## BEGIN SELECTED EXTRACT

The story values here are negligible, coming in way behind the Message. Not an auspicious start to the fiction selections, most of which don’t get any better.
“Atmosphaera Incognita” by Neal Stephenson
Former middle-schoolmates, Emma is now in commercial real estate and Carl is an eccentric billionaire whose current project is building a 20 kilometer high tower for reasons he doesn’t initially disclose. This involves novel problems of engineering and site selection, which is Emma’s job, along with the PR, convincing the residents within the possible crash radius that the thing isn’t going to fall on them.
Because one of the questions people had asked was “what if it gets rusty and falls over?” and Carl’s answer had been “then we’ll use demolition charges to fell it like a tree down the middle of the Swath” as this territory had come to be known. Which to me had seemed like bending over backwards for the NIMBY types, until I’d understood that Carl had always intended to use the Tower as a catapult for launching space vehicles, whose trajectories, for the first twenty miles, would pass right down the middle of the Swath, which he therefore needed to keep clear anyway so that failed rockets would have a place to crash.
There are, however, unexpected perils, “not of outer space but of the atmosphæra incognita that, hidden from earthlings’ view by thunderheads, stretches like an electrified shoal between us and the deep ocean of the cosmos.”

## END SELECTED EXTRACT

[EXERCISES]
a. List every person named in the review.
b. According to the review, what had Carl always intended to use the Tower for?
Rely only on the review above for your answers.

## BEGIN MATERIAL PROVIDED

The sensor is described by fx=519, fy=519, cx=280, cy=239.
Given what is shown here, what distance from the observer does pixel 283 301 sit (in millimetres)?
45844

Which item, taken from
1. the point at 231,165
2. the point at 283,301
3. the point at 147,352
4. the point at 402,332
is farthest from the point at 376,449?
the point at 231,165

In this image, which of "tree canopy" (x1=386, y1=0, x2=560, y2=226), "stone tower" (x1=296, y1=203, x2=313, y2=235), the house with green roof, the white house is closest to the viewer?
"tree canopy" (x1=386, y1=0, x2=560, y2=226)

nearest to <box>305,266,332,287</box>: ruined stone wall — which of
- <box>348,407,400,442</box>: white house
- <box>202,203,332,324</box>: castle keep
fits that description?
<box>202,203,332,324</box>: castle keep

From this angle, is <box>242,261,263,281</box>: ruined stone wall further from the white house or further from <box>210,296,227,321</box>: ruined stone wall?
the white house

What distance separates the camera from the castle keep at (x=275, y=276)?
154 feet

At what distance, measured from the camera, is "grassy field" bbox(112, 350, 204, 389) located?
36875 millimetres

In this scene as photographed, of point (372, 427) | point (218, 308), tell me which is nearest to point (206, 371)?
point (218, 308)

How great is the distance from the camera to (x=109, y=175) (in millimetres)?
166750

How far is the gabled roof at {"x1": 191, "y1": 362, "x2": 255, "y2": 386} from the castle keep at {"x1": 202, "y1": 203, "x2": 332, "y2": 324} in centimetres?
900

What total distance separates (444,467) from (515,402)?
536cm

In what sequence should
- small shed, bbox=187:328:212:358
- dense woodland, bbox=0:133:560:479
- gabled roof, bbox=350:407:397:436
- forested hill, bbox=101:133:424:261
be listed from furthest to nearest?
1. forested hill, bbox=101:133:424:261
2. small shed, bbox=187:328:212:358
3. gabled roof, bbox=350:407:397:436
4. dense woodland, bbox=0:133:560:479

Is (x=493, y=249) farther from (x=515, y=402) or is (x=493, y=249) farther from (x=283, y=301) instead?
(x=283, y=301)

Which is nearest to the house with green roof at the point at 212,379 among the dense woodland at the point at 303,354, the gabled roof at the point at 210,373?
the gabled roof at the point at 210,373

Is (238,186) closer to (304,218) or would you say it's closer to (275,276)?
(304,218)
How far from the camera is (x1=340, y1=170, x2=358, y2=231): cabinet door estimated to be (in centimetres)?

## END MATERIAL PROVIDED

[TASK-BY-TASK OUTPUTS]
a. Neal Stephenson, Emma, Carl

b. He intended to use it as a catapult for launching space vehicles.